Hé non, c’est l’inverse !
Avant d’être une mode, le mouvement gothique fut d’abord une musique, un mouvement littéraire, et un art. L’art gothique vient du « gotico » italien, entre les références du peintre Raphaël en parlant de l’art germain ou français, et celles de Vasari parlant du sac de Rome par les barbares – les Goths.
L’art des églises gothiques a débuté en France, en Picardie, et se caractérise par les croisées d’ogives, la recherche d’espace, de lumière, et de divin au sein du bâtiment religieux chrétien.
Il y a bien un lien entre cet art et les mouvements de jeunes gothiques, influencé par le roman gothique anglais.
Le roman gothique anglais est un style littéraire qui naît en Angleterre dans la deuxième moitié du XVIIIe siècle. Le roman gothique, noir, fantastique, terrifiant…, les adjectifs sont nombreux au fil de temps et de l’évolution de l’imaginaire gothique. Cela fait référence à l’architecture médiévale, l’art gothique ornant les églises, les cathédrales, les monastères, la nature labyrinthique, et tous ces décors qui le représentent au mieux. L’importance du lieu et du décor à son importance, comme dans l’ouvrage Le Château d’Otrante de Walpole, qui lance les thèmes fondateurs.
S’il est oublié à la Renaissance et ses études classiques reprises des anciens, l’art gothique revient plus tard en contre-courant en Angleterre, porté par le « grand tour » (tourisme européen) des riches et jeunes anglais… Il y a dans cet engouement un lien fort avec le passé, la puissance du religieux, l’émotion suscitée par le bâtiment médiéval. L’architecture classique, équilibrée, mesurée, et la gothique, beaucoup plus émotionnelle, inspirant l’effroi. Le rationalisme des Lumières et la métaphysique sublime du roman gothique.

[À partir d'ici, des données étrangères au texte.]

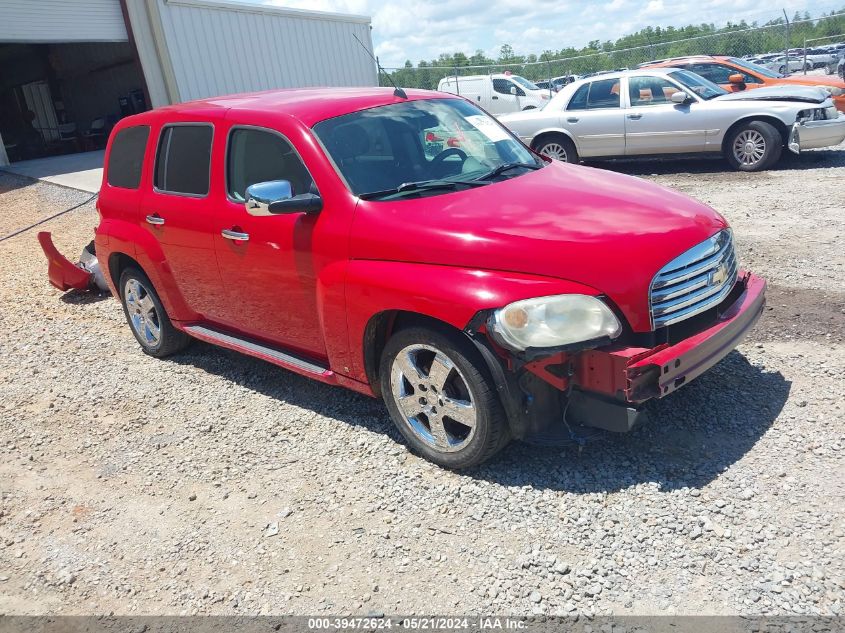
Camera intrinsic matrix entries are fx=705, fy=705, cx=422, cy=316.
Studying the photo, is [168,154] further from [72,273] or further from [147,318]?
[72,273]

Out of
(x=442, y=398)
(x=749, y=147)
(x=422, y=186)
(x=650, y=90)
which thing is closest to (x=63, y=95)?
(x=650, y=90)

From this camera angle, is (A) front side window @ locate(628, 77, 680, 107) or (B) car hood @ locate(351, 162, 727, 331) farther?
(A) front side window @ locate(628, 77, 680, 107)

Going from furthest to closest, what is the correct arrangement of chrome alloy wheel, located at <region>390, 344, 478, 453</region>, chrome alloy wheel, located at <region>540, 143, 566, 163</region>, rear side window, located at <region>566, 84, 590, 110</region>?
chrome alloy wheel, located at <region>540, 143, 566, 163</region>
rear side window, located at <region>566, 84, 590, 110</region>
chrome alloy wheel, located at <region>390, 344, 478, 453</region>

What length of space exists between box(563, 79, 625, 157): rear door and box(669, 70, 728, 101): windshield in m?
0.94

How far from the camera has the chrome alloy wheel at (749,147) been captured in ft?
34.7

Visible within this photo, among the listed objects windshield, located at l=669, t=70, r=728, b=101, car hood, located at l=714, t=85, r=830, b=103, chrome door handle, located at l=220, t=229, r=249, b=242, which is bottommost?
car hood, located at l=714, t=85, r=830, b=103

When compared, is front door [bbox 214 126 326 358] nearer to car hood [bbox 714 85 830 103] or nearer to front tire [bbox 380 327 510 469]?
front tire [bbox 380 327 510 469]

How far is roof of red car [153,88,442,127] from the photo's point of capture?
4250 millimetres

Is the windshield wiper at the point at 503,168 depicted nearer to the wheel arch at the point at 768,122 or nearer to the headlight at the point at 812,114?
the wheel arch at the point at 768,122

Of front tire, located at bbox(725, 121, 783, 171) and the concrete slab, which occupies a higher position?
the concrete slab

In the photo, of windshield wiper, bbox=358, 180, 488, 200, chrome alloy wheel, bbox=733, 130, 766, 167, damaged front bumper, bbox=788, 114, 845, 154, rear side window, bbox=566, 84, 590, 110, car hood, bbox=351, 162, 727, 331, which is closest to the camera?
car hood, bbox=351, 162, 727, 331

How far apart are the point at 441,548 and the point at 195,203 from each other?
2.85 meters

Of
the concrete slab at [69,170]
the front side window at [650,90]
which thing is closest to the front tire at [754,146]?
the front side window at [650,90]

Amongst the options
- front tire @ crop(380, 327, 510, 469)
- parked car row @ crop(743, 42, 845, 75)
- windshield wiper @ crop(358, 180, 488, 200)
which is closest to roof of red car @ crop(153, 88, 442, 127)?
windshield wiper @ crop(358, 180, 488, 200)
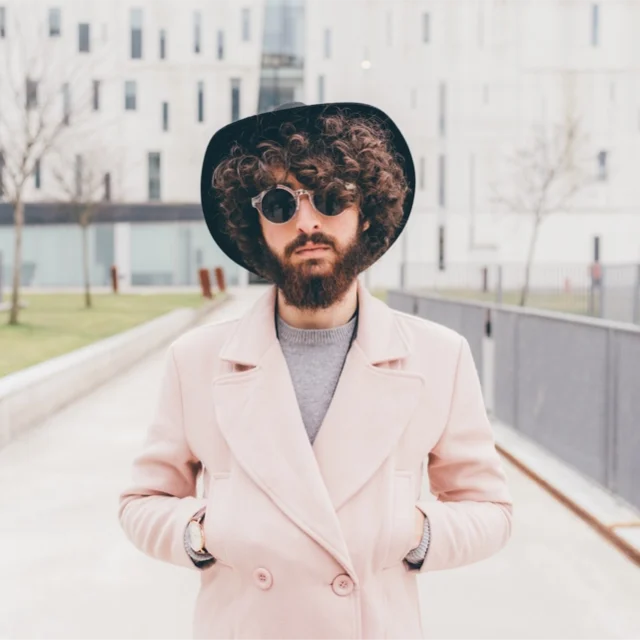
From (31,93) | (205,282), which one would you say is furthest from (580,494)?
(205,282)

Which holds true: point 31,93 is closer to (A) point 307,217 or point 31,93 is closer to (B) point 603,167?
(A) point 307,217

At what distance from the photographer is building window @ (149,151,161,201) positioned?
4828 cm

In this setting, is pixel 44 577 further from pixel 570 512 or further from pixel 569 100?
pixel 569 100

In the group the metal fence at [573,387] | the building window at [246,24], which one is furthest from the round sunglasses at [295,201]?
the building window at [246,24]

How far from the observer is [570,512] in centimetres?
620

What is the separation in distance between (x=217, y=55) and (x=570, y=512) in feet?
149

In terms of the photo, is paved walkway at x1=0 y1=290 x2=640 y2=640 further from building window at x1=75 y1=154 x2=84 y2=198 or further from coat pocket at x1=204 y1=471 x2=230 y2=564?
building window at x1=75 y1=154 x2=84 y2=198

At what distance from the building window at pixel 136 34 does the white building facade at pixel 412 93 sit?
0.08 metres

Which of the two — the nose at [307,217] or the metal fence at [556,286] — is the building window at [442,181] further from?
the nose at [307,217]

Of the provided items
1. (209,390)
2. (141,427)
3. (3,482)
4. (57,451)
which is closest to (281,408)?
(209,390)

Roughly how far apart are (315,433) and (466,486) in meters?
0.35

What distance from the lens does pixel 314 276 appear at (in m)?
1.91

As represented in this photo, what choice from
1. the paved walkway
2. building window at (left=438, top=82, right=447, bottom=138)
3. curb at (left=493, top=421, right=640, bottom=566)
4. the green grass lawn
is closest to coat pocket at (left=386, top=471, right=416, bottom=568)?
the paved walkway

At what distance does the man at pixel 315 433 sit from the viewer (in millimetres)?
1796
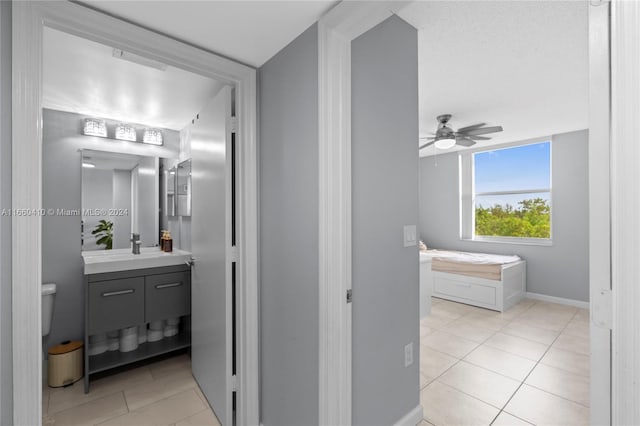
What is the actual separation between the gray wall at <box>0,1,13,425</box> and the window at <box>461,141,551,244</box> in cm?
572

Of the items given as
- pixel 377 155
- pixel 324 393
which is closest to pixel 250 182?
pixel 377 155

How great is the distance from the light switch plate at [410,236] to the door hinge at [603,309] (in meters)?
1.07

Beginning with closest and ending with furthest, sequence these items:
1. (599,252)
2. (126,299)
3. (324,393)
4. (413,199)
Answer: (599,252) → (324,393) → (413,199) → (126,299)

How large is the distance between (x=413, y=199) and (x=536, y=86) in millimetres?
1973

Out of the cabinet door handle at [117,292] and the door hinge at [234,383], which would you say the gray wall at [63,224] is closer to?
the cabinet door handle at [117,292]

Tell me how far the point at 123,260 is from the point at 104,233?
2.17 ft

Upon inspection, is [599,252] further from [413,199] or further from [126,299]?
[126,299]

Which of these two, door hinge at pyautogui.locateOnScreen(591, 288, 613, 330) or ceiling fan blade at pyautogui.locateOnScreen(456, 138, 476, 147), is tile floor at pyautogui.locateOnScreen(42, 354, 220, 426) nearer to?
door hinge at pyautogui.locateOnScreen(591, 288, 613, 330)

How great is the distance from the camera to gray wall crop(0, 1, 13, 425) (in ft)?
3.75

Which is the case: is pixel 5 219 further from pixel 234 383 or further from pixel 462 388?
pixel 462 388

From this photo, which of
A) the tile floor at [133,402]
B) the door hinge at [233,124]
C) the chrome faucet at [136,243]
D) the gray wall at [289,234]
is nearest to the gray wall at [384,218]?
the gray wall at [289,234]

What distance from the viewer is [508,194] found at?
4980 mm

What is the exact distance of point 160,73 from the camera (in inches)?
81.5

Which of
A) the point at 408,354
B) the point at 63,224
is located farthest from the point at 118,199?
the point at 408,354
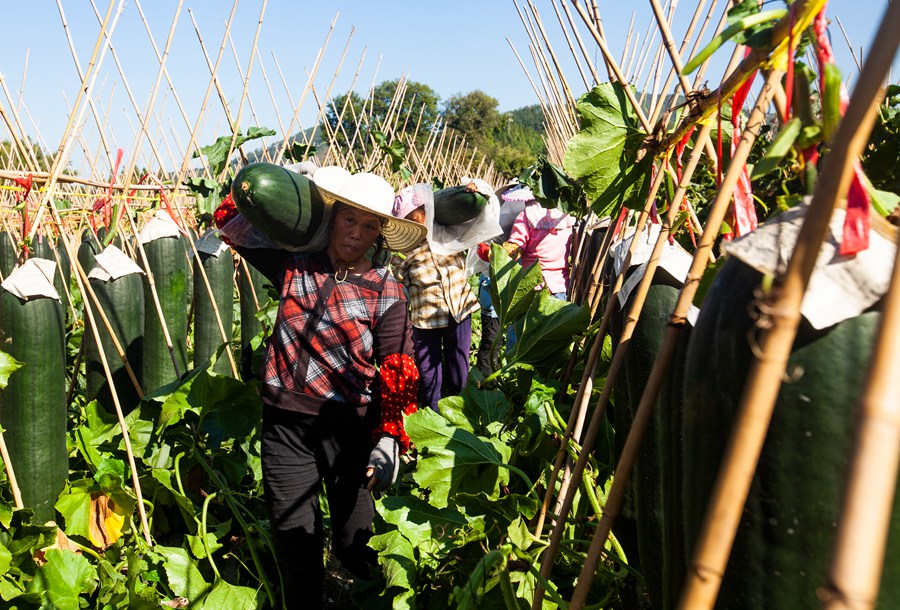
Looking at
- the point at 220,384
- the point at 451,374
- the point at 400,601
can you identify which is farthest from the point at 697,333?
the point at 451,374

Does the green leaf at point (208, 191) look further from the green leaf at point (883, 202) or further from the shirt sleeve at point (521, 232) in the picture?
the green leaf at point (883, 202)

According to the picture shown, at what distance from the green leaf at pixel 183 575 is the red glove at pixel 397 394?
0.87 metres

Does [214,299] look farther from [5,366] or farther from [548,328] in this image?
[548,328]

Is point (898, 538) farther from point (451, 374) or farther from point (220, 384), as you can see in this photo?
point (451, 374)

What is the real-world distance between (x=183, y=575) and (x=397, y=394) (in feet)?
3.35

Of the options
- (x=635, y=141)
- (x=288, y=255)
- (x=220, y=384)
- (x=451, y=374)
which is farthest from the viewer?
(x=451, y=374)

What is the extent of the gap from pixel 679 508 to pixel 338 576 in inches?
97.8

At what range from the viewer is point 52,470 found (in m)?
2.94

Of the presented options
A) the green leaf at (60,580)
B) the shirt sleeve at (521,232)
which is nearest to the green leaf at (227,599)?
the green leaf at (60,580)

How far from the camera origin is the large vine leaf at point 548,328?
2240 millimetres

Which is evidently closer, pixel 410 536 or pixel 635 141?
pixel 635 141

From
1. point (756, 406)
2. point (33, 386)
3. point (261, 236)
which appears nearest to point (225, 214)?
point (261, 236)

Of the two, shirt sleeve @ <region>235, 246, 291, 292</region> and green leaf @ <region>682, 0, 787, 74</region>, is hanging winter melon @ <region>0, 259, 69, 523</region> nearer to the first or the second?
shirt sleeve @ <region>235, 246, 291, 292</region>

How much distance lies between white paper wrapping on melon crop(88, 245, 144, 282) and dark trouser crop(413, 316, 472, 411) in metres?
1.62
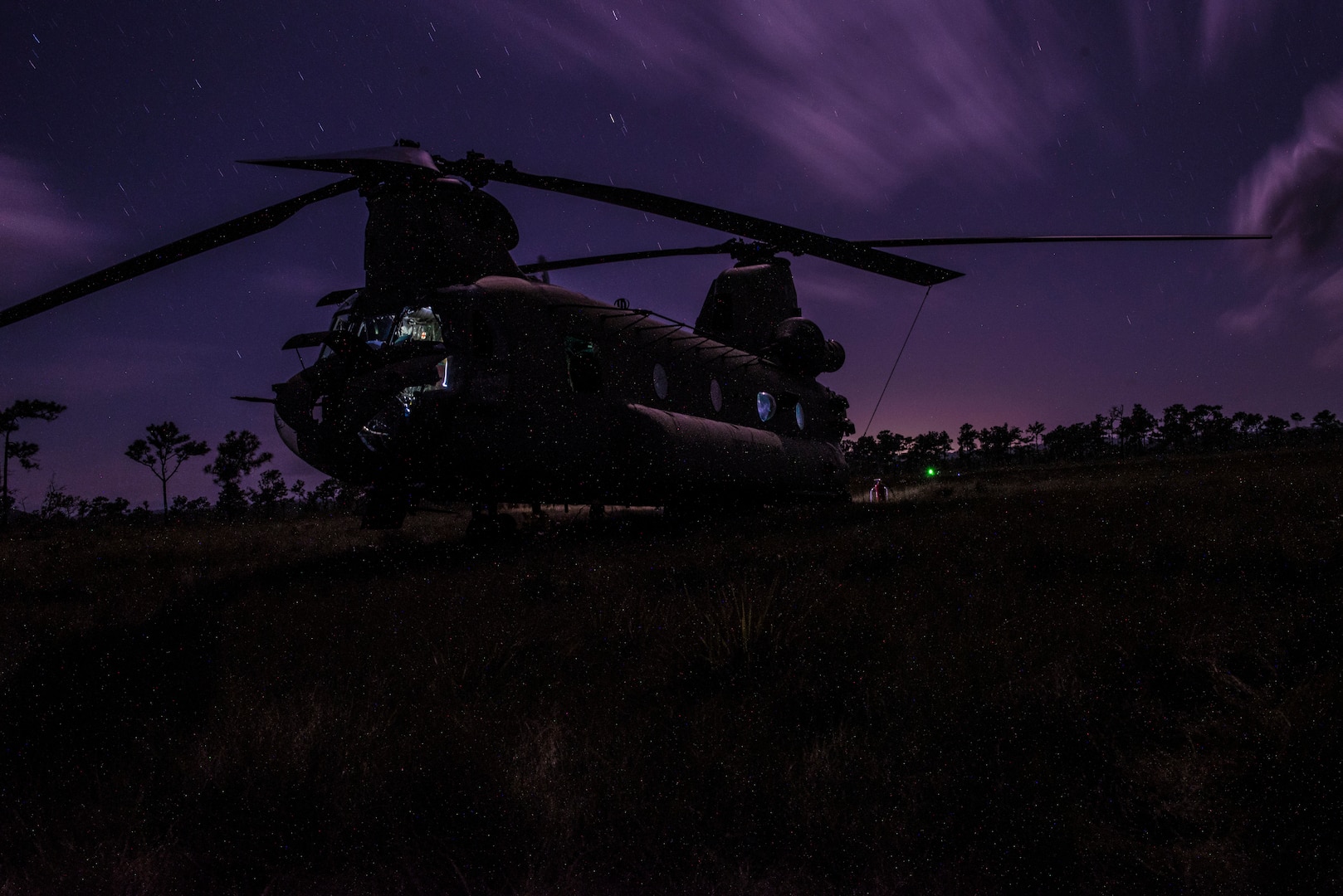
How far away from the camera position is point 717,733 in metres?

De fil en aiguille le bâtiment et le mobilier changent, les pratiques aussi. On se rend dans les cimetières, les cryptes, les vieilles églises, pour trouver le silence, la marque du temps qui passe, un romantisme au sens strict. On visite la nature, on se laisse porter par le sentiment, l’émotion, la mélancolie. La mort et le sublime sont présents, cela donne lieu au surnaturel : des esprits, du fantastique, des ambiances lunaires, sombres, ténébreuses, qui nourriront l’univers gothique.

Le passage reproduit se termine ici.